● **Exercise aim**: Copy out every line of the data that has the word "California" somewhere in it.

-------- Input records

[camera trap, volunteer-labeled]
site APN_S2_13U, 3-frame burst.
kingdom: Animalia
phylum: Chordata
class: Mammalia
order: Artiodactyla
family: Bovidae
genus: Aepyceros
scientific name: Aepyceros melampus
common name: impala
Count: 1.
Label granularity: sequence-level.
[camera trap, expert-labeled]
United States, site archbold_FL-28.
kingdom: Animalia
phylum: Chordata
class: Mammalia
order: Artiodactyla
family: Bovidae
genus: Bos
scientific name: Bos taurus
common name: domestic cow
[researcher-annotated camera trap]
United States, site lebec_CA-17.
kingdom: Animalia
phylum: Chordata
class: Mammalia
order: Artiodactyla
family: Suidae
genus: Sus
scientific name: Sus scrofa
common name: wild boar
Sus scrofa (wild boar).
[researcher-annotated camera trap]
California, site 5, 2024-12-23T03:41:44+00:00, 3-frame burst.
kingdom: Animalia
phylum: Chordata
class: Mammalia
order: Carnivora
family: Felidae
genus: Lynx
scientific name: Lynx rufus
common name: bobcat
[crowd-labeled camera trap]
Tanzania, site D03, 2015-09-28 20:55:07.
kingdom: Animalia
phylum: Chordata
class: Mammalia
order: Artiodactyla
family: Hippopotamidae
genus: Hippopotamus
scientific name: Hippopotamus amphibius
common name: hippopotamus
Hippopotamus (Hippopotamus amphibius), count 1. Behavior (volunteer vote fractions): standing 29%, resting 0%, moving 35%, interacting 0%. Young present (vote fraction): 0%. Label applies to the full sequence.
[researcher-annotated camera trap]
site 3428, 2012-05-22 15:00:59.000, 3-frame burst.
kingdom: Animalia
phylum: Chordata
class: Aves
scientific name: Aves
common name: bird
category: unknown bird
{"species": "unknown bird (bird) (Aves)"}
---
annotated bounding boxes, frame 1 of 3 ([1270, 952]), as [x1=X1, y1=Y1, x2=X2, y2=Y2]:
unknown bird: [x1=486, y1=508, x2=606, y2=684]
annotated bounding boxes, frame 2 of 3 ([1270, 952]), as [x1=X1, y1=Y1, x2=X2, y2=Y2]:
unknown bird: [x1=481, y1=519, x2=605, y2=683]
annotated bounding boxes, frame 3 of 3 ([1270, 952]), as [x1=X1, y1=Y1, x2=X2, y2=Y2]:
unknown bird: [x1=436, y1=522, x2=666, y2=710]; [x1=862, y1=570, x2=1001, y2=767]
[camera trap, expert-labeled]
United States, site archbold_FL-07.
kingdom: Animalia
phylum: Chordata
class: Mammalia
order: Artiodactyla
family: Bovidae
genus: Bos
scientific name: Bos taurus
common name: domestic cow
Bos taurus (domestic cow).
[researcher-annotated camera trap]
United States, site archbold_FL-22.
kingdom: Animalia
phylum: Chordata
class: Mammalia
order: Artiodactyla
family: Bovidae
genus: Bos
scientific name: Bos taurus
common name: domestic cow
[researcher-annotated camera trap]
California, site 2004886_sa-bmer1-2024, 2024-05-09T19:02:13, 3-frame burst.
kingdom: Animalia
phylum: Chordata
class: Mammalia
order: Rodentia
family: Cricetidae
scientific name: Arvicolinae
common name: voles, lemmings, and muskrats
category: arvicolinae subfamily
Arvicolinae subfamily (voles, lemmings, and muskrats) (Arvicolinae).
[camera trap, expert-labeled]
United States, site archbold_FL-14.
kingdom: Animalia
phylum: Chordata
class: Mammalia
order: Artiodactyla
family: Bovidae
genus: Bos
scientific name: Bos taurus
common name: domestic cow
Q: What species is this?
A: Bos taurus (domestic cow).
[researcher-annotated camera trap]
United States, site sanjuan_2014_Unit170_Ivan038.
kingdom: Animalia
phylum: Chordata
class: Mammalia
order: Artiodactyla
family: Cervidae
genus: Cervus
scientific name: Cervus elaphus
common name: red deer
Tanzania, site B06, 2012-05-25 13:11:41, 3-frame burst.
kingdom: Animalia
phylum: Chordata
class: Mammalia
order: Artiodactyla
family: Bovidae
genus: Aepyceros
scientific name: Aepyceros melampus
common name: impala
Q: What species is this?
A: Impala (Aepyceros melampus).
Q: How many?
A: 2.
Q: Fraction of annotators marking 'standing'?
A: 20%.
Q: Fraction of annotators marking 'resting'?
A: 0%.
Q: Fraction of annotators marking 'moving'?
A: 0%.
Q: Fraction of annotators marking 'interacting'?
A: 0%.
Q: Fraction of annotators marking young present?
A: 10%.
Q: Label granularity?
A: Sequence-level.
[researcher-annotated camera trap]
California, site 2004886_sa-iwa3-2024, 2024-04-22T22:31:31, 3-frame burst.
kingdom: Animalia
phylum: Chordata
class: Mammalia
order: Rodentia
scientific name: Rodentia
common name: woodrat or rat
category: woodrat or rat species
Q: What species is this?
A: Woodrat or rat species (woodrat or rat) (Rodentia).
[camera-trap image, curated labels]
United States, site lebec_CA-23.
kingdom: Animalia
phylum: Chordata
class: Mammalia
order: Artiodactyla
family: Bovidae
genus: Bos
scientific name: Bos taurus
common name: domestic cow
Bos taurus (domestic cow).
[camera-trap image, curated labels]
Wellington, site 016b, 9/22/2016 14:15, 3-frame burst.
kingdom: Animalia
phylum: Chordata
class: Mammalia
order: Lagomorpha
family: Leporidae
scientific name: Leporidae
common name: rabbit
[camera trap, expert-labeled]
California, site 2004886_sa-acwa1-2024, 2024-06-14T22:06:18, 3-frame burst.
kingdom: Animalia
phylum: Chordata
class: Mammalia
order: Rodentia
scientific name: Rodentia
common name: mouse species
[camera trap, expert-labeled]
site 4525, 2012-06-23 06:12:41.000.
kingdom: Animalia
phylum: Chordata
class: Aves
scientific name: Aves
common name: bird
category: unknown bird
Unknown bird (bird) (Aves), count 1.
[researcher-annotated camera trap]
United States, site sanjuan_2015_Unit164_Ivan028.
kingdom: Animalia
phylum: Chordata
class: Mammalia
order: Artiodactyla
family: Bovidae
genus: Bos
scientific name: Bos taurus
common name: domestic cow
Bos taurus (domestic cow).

----------------

● **Exercise solution**:
California, site 5, 2024-12-23T03:41:44+00:00, 3-frame burst.
California, site 2004886_sa-bmer1-2024, 2024-05-09T19:02:13, 3-frame burst.
California, site 2004886_sa-iwa3-2024, 2024-04-22T22:31:31, 3-frame burst.
California, site 2004886_sa-acwa1-2024, 2024-06-14T22:06:18, 3-frame burst.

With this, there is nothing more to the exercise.